▶ Your instructions
Reproduce every line of the material, exactly as given.

▶ Records provided

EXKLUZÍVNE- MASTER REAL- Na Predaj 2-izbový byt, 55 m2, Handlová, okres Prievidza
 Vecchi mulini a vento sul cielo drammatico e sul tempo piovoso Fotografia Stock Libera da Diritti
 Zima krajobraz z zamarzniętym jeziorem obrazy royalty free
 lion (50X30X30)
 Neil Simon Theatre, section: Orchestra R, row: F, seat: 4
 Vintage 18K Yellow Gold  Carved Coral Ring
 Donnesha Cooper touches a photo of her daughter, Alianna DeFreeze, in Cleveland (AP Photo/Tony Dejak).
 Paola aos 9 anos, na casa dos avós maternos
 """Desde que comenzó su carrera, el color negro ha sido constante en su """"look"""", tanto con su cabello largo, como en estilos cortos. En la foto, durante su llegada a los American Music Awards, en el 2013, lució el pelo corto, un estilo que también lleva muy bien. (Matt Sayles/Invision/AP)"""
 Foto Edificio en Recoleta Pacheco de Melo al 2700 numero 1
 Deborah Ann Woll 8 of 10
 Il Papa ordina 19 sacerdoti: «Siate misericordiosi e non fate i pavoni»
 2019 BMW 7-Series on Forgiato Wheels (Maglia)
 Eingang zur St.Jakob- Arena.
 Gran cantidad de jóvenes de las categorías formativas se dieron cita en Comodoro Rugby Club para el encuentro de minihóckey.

▶ Result
EXKLUZÍVNE- MASTER REAL- Na Predaj 2-izbový byt, 55 m2, Handlová, okres Prievidza
 Vecchi mulini a vento sul cielo drammatico e sul tempo piovoso Fotografia Stock Libera da Diritti
 Zima krajobraz z zamarzniętym jeziorem obrazy royalty free
 lion (50X30X30)
 Neil Simon Theatre, section: Orchestra R, row: F, seat: 4
 Vintage 18K Yellow Gold  Carved Coral Ring
 Donnesha Cooper touches a photo of her daughter, Alianna DeFreeze, in Cleveland (AP Photo/Tony Dejak).
 Paola aos 9 anos, na casa dos avós maternos
 """Desde que comenzó su carrera, el color negro ha sido constante en su """"look"""", tanto con su cabello largo, como en estilos cortos. En la foto, durante su llegada a los American Music Awards, en el 2013, lució el pelo corto, un estilo que también lleva muy bien. (Matt Sayles/Invision/AP)"""
 Foto Edificio en Recoleta Pacheco de Melo al 2700 numero 1
 Deborah Ann Woll 8 of 10
 Il Papa ordina 19 sacerdoti: «Siate misericordiosi e non fate i pavoni»
 2019 BMW 7-Series on Forgiato Wheels (Maglia)
 Eingang zur St.Jakob- Arena.
 Gran cantidad de jóvenes de las categorías formativas se dieron cita en Comodoro Rugby Club para el encuentro de minihóckey.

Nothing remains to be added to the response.